I don’t like the price of board either. But to those Robin Hoods among us who feel their board money is being spent overpaying wealthy housing employees, I invite you to spend some time with The Michigan Daily Salary Supplement, available on the paper’s website, which lists the salaries of every employee from custodians to directors. Take a moment to scroll through the literally hundreds of names of custodians and cooks making $30,000 or less each year. Decide for yourself whether or not we’re paying too high a price for your meals and whether your theft is really so just.

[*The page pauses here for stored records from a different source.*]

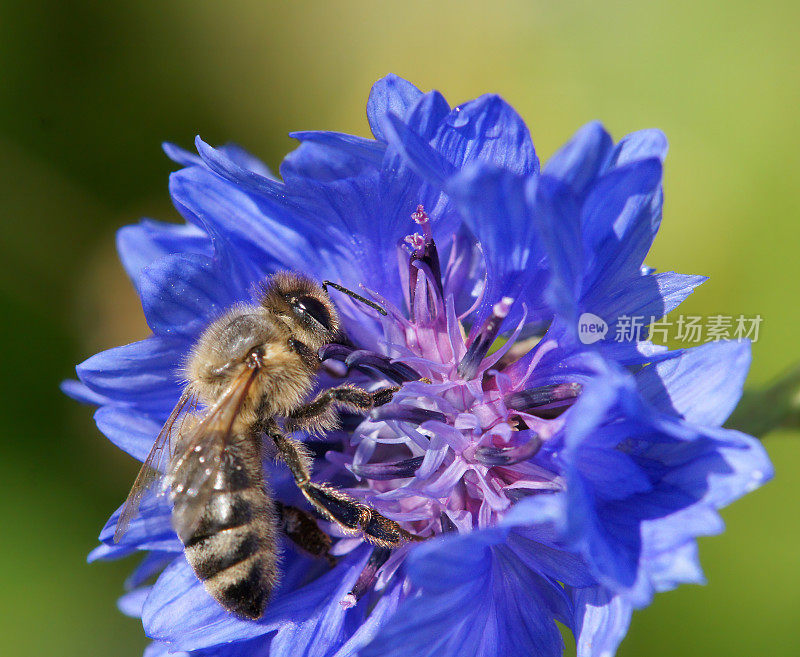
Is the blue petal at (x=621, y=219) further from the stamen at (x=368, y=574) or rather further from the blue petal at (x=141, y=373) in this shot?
the blue petal at (x=141, y=373)

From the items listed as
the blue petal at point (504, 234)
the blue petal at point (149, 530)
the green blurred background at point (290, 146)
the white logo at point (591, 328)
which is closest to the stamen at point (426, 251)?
the blue petal at point (504, 234)

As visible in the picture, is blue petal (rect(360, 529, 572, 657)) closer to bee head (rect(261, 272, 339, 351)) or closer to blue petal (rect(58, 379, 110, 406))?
bee head (rect(261, 272, 339, 351))

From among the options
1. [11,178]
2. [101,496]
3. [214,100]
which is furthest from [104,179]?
[101,496]

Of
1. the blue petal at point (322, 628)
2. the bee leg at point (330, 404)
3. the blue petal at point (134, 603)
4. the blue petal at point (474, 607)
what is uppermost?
the bee leg at point (330, 404)

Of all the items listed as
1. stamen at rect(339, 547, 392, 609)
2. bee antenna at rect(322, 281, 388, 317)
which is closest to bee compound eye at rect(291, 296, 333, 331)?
bee antenna at rect(322, 281, 388, 317)

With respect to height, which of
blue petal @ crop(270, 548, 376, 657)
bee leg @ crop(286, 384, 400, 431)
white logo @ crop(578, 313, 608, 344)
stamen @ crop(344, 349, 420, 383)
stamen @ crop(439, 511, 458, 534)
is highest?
white logo @ crop(578, 313, 608, 344)
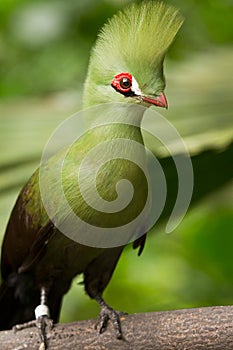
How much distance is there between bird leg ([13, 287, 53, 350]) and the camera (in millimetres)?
2434

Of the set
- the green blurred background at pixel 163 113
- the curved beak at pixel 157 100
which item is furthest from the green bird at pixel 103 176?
the green blurred background at pixel 163 113

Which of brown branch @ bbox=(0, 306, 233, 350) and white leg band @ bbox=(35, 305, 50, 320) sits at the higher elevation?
white leg band @ bbox=(35, 305, 50, 320)

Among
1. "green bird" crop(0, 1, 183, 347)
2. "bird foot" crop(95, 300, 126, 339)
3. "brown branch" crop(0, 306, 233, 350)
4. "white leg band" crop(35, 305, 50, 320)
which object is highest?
"green bird" crop(0, 1, 183, 347)

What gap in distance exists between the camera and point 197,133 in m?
2.48

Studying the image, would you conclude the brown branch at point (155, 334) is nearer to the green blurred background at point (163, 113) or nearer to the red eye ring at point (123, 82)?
the green blurred background at point (163, 113)

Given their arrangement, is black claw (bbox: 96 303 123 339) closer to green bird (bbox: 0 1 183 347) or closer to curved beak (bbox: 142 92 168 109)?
green bird (bbox: 0 1 183 347)

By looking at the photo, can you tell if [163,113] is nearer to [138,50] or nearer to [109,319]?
[138,50]

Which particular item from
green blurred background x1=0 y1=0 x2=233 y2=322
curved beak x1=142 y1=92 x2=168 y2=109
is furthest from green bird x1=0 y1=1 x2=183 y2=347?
green blurred background x1=0 y1=0 x2=233 y2=322

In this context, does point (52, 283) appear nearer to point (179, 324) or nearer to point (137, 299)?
→ point (179, 324)

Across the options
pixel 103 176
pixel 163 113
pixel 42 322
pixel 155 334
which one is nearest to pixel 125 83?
pixel 103 176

There are also those who are simply apathetic. They steal because, to them, it’s inconsequential. Somehow, when donating $5 to help Haitians, we’re told every dollar counts. But apparently the same isn’t true for stealing a few dollars worth of plates. Seemingly inconsequential things — like the greenhouse gases leaving our tailpipes — can add up to issues of enormous importance. As with global warming, if enough of us act irresponsibly at once, the disappearance of a few delightfully colored mugs can bring the world to its knees.

But, in all seriousness, maybe mug theft is no international crisis. What bothers me isn’t so much the cost, which I know is still relatively small, it’s the disappointment. I am so proud to be a part of this community, and I expected our ambitious student body to care as much for social responsibility as for academics and sports. In danger of sounding too philosophical, as young people, we’re supposed to be the progressives. We’re supposed to look with disgust at the world as it is now and feverishly seek a better society. To me, our growing tendency to rob one another seems a symptom of something far worse than an affinity for spoons: apathy. And students are the ones who are supposed to care.

The dining halls belong to us all. Unless you truly can't afford your own fork, don’t steal mine.

Nicholas Clift is an Engineering freshman.